[What you should do]:
Copy the text of each of the records below word for word, one per line, and leave the pictures out of your answer.

[Material for the task]:
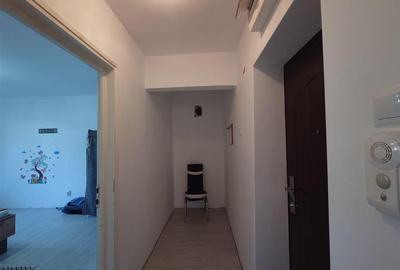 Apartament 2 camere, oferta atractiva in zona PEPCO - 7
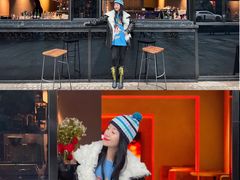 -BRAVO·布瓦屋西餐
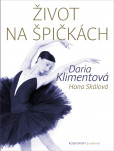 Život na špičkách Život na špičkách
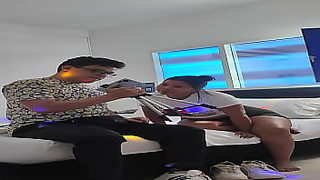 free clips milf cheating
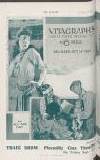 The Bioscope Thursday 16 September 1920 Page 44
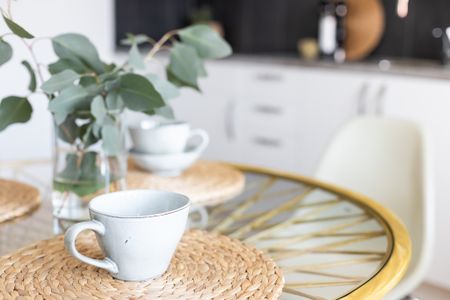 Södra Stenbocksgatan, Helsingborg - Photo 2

[Your response]:
 Apartament 2 camere, oferta atractiva in zona PEPCO - 7
 -BRAVO·布瓦屋西餐
 Život na špičkách Život na špičkách
 free clips milf cheating
 The Bioscope Thursday 16 September 1920 Page 44
 Södra Stenbocksgatan, Helsingborg - Photo 2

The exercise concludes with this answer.